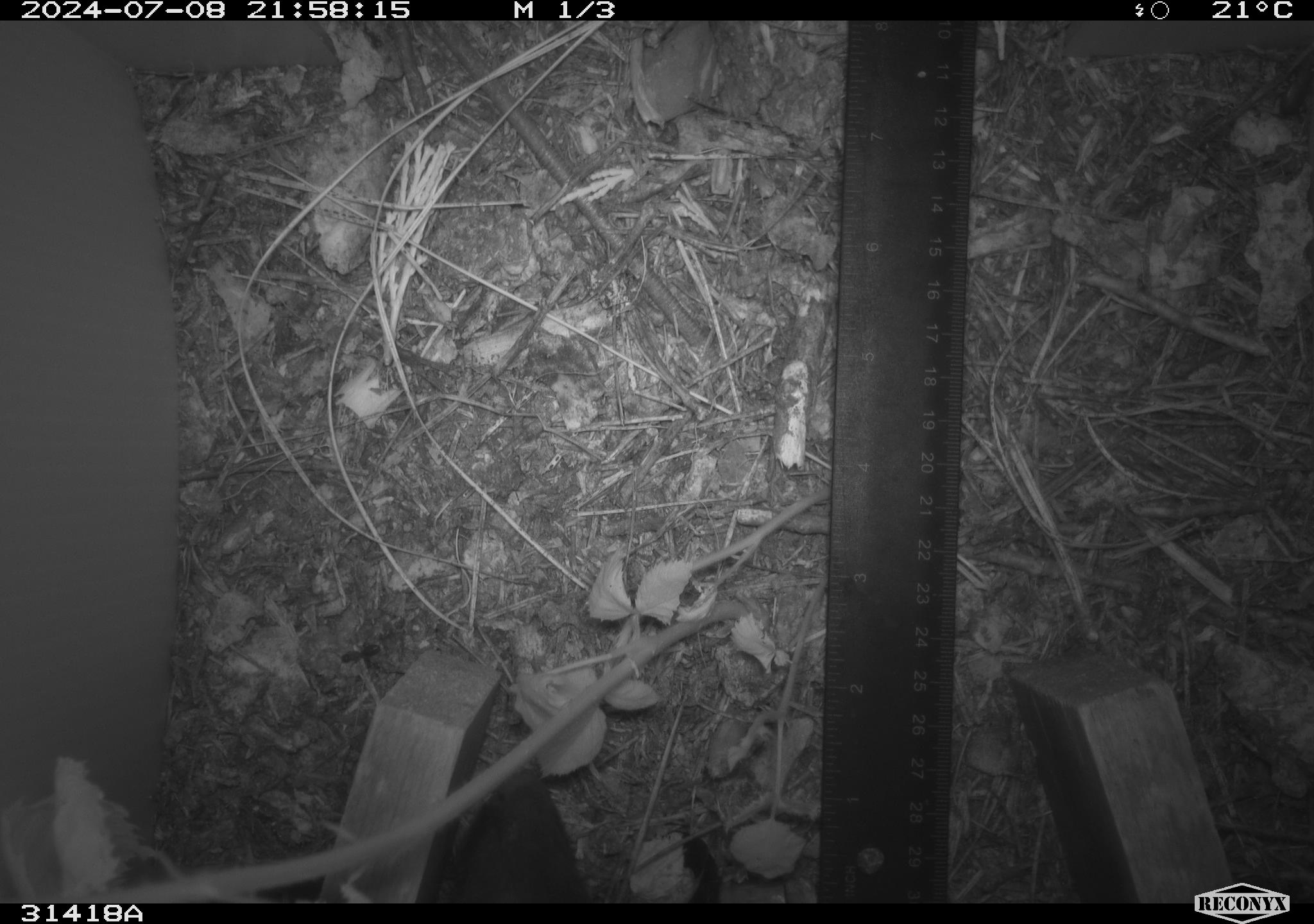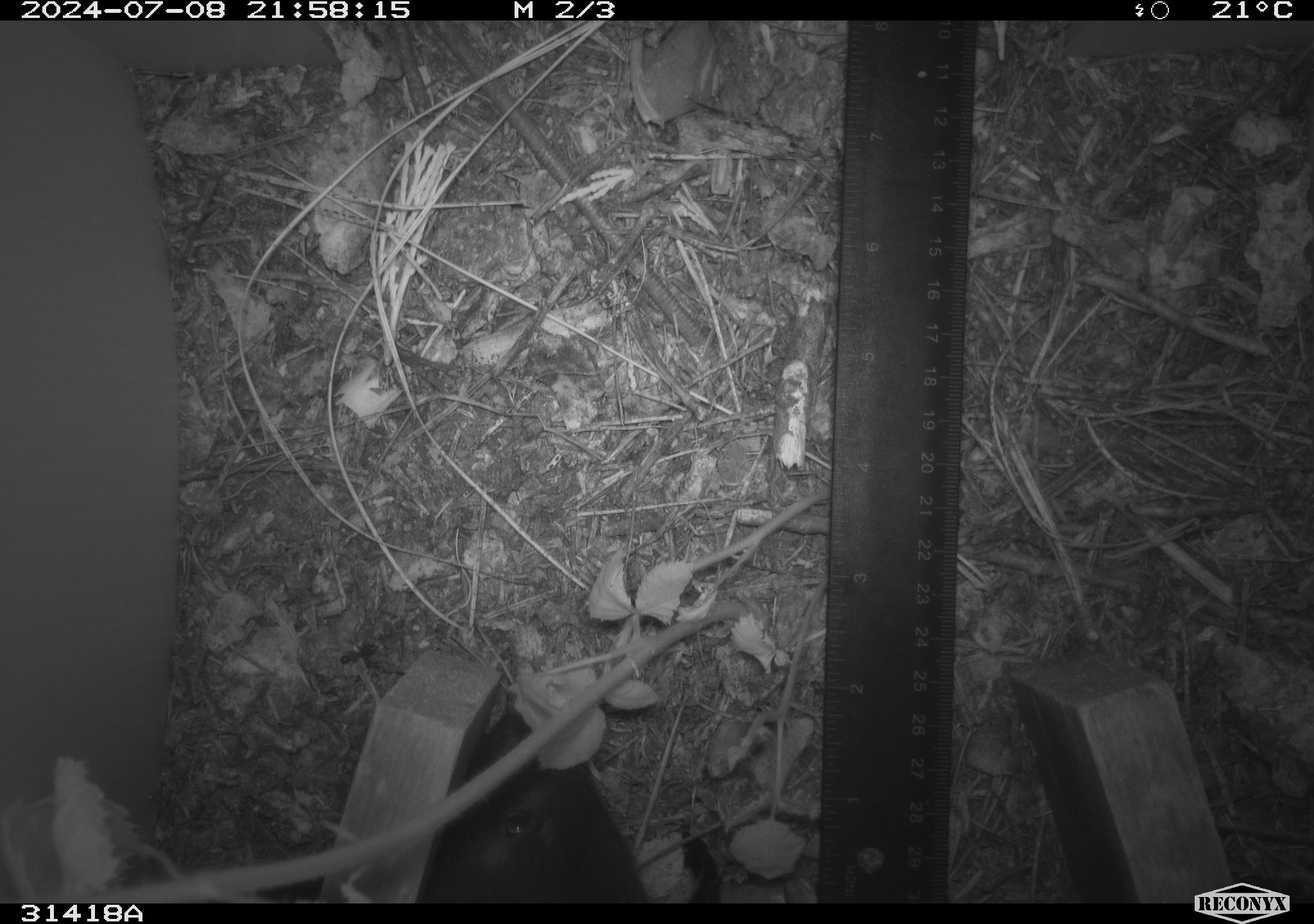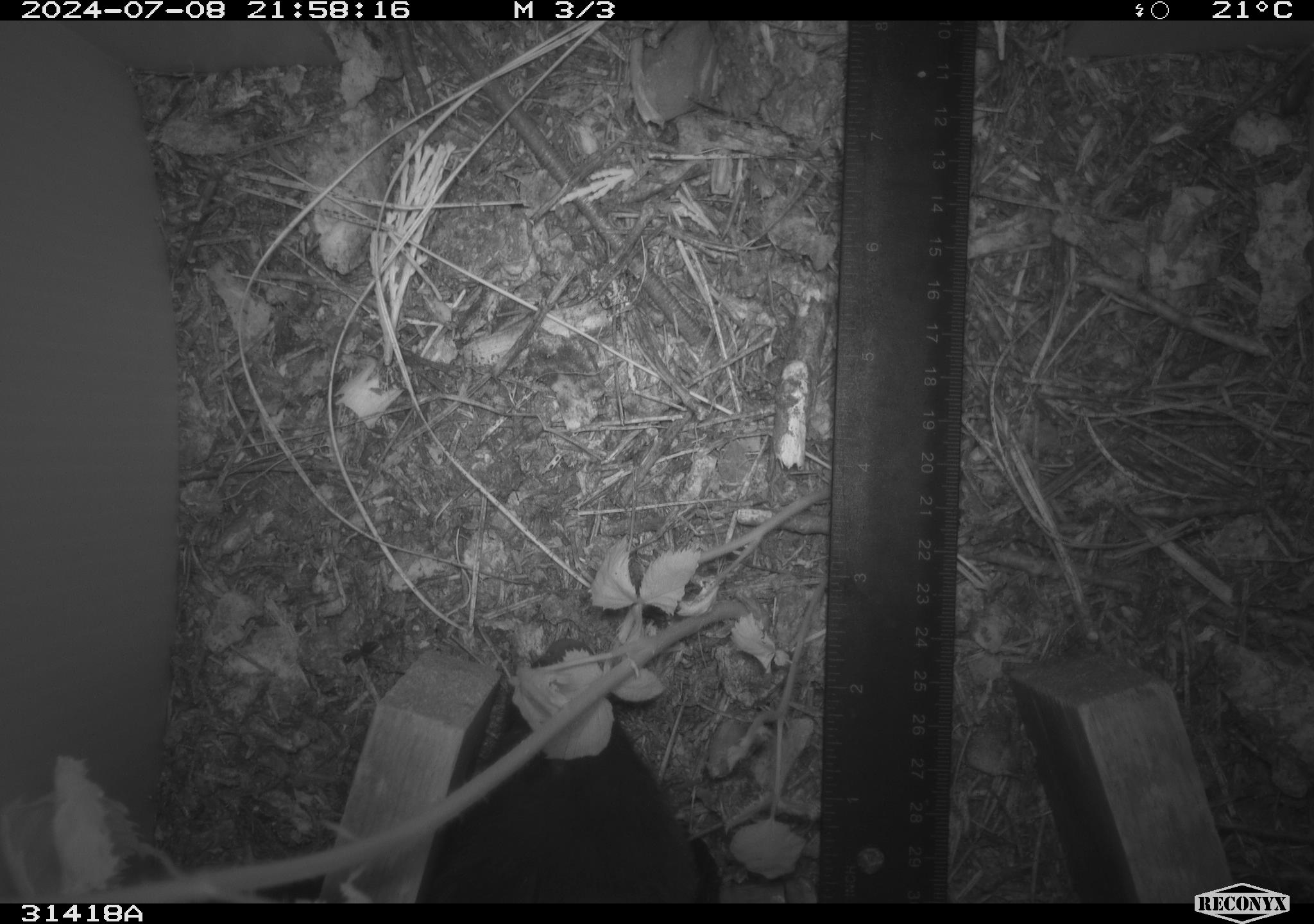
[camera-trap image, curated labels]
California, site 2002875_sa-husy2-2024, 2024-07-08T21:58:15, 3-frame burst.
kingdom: Animalia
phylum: Chordata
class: Mammalia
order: Carnivora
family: Mephitidae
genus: Mephitis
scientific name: Mephitis mephitis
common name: striped skunk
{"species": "striped skunk (Mephitis mephitis)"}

WHAT THIS TASK INVOLVES:
Give the entries back verbatim and omit the images.

REPLY:
[camera-trap image, curated labels]
California, site 2002875_sa-husy2-2024, 2024-07-08T21:58:15, 3-frame burst.
kingdom: Animalia
phylum: Chordata
class: Mammalia
order: Carnivora
family: Mephitidae
genus: Mephitis
scientific name: Mephitis mephitis
common name: striped skunk
{"species": "striped skunk (Mephitis mephitis)"}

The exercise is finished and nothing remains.